From February to June 2010 Oxfam called on young people around the world with a story to tell to submit their vision for a documentary film to the Shooting Poverty competition. The topic: to expose the true cost and impact of arms trade and armed violence on poor communities around the world.

More than 60 written submissions were received from 9 countries. A panel of judges selected three projects to be given mentoring, financial and hands-on production support to make their film a reality. Check out the trailer:


All the filmmakers will be present at the launch at the United Nations in New York on October 21st. The best film – selected by online popular vote – will also win a Sony EX1R digital camera and a portable kit. Here is a brief introduction to 3 finalists:

The winners, their projects and their blogs are presented below:

Bang for Your Buck (Burundi)

Production start: August 14th, Bujumbura, Burundi
Directors: Seth Chase, 33 (US) and Brice Blondel, 28 (France) – Follow the filmmakers’ blog and twitter

Bang for Your Buck is driven by personal accounts of grenade attacks in villages across Burundi. These attacks are symptoms of a small arms pandemic, in this picturesque agricultural nation in the heart of Africa. The story is already there; we’ll simply capture it.

Bang for Your Buck is set in Burundi, a post conflict country that is the fourth poorest country in the world, where one thing remains affordable to all: the grenade. Not one week goes by without a grenade attack and the film follows journalist Teddy Mazina who reports these news from the TV Renaissance studio in the capitol Bujumbura.

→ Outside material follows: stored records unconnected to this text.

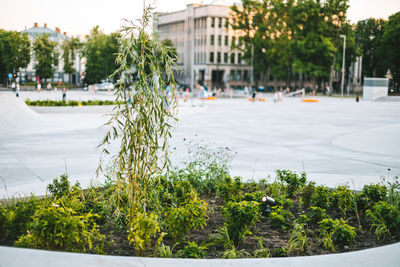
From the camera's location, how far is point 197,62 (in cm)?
12288

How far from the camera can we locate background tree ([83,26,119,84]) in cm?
9456

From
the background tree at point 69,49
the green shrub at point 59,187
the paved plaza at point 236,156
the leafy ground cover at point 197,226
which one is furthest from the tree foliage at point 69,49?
the leafy ground cover at point 197,226

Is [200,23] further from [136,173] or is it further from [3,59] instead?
[136,173]

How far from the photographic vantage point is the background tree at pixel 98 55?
3723 inches

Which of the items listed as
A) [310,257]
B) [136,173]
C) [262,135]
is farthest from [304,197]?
[262,135]

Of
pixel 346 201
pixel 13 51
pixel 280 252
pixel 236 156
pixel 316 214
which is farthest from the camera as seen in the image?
pixel 13 51

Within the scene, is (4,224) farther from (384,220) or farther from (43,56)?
(43,56)

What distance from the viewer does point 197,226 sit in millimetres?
5922

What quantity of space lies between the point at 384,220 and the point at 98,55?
92505 millimetres

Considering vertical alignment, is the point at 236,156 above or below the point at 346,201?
below

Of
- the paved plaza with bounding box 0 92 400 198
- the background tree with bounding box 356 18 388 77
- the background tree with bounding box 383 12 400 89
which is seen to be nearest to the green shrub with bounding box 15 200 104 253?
the paved plaza with bounding box 0 92 400 198

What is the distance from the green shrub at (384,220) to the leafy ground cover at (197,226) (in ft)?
0.04

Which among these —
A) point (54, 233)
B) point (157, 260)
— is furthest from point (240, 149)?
point (54, 233)

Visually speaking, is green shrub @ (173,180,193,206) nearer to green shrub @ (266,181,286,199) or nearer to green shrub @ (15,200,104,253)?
green shrub @ (266,181,286,199)
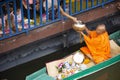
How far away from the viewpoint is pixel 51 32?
3.81m

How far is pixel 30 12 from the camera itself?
3.81 m

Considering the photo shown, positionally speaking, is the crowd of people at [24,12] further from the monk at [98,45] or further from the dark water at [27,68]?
the dark water at [27,68]

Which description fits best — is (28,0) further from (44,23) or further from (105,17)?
(105,17)

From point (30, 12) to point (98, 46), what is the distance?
3.17 feet

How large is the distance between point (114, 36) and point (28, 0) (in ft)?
4.08

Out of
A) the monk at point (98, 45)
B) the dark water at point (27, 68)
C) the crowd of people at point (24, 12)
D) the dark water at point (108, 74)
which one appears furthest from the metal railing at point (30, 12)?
the dark water at point (108, 74)

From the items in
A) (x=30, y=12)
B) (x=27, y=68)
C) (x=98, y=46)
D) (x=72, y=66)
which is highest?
(x=30, y=12)

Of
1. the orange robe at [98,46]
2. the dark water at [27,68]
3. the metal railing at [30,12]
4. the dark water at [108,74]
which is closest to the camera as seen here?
the dark water at [108,74]

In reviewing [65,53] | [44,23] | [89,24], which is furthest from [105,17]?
[44,23]

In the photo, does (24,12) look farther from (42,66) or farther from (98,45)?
(98,45)

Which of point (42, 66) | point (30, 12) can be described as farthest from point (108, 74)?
point (30, 12)

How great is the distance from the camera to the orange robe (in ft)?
11.7

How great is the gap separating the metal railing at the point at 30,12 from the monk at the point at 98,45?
462 mm

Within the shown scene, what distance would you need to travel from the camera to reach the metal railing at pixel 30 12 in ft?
11.3
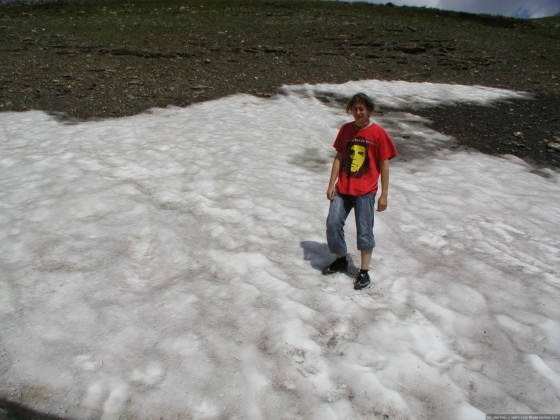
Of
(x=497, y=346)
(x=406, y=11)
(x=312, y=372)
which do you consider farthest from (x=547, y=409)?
(x=406, y=11)

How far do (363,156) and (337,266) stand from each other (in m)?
1.56

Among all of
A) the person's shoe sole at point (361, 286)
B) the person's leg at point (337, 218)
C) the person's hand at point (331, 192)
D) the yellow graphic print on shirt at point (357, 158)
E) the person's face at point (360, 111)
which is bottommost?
the person's shoe sole at point (361, 286)

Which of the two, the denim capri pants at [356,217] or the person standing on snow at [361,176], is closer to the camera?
the person standing on snow at [361,176]

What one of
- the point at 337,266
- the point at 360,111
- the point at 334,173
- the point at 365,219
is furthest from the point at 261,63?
the point at 365,219

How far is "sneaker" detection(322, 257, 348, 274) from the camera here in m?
5.70

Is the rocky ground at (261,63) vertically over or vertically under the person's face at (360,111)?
under

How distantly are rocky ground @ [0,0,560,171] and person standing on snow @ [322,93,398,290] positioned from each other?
24.5 ft

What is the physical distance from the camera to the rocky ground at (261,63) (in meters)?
12.7

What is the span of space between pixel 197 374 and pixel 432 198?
5970 mm

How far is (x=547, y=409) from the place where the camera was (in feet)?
12.4

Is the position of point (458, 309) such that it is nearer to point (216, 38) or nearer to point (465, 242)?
point (465, 242)

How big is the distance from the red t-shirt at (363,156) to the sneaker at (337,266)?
1038 mm

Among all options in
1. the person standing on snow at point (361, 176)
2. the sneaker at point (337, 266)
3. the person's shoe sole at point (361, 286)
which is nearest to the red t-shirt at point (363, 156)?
the person standing on snow at point (361, 176)

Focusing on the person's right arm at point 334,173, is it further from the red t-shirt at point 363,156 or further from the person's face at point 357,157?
the person's face at point 357,157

Beyond the headlines, the film will take us to meet the actual victims of the attacks who share with Teddy how it is impossible to have a semblance of unity when it is so easy to solve problems by throwing grenades, rather than working through issues peacefully. We meet maimed survivors of attacks, which punctuates the broken and deficient relationships in the community. The film shows how the personal accounts are living breathing statistics resulting from the greater problem of illegal arms transfers which has handicapped a nation from moving forward in a mature, functional, healthy manner.

Grosso Calibre (Brazil)

Production start: August 31st, Rio de Janeiro, Brazil
Directors: Guilherme Arruda, 28, Ludmila Curi, 30 and Thiago Vieira, 31 – Follow the filmmakers’ blog and twitter @ @ludmilacuri @guilhermearruda

Grosso Calibre shows the indiscriminate use of firearms across the city, in fighting that only promotes deepening stagnation in society. No doubt, if the arms trade remains unregulated it may generate more active violence. If there were an effective arms trade treaty, MC Smith might not sing We are always packing Glock, granade, G3, PARAFAL in reference to illicitly traded or diverted arms, formerly the property of Brazilian security forces.

Grosso Calibre is a documentary that uses forbidden funk music (funk proibido) to address the impact of arms on the violent environment in Complexo do Alemão, a huge group of favelas in the northern part (Zona Norte) of Rio de Janeiro. Mc Smith, a funk music star of the community, provides the voice and music that runs like a thread through the film. He shows how people live amid the fighting between the heavily armed traffickers and a police often accused of generalized human rights violation. The aim is to look closely at the social damages caused by the banalization of the massive presence of high-caliber weapons in these people’s lives. Due to this situation Grosso Calibre suggests the necessity of an international arms trade treaty to solve this problem.

April 6th (India)

Production start: August 4th, Manipur, India
Director: Chandam Netraj, 34 – Follow him on twitter @

I met more than 50 women whose husbands had been killed in various incidents in the last few years. I asked them all what their dreams and hopes were? Only one of them were able to answer this question, and that woman was Renu. This is what makes Renu different from her peers. She believes in herself and in the future of her fellow widows. She has Hope.

April 6th is a film about Takhellambam Renu, a 28 year-old widow who lost her husband three years back when he was shot dead by the State security forces on April 6, 2007.  Since that tragic incident, Renu has been trying to piece together her shattered world. She has established her own organization called Extra Judicial Execution Victims Families Manipur (EEVFAM) to fight against the armed violence.

Renu married her husband – Mung – on April 6, 2005. The marriage was opposed by her family as it was an interreligious & intercaste marriage. From that moment on, Renu never turned back to her parent. April 6 is Renu’s landmark, because it was the day she married, the day her husband was shot dead and the day she decided to start a new and courageous life fighting against the human suffering caused by armed violence.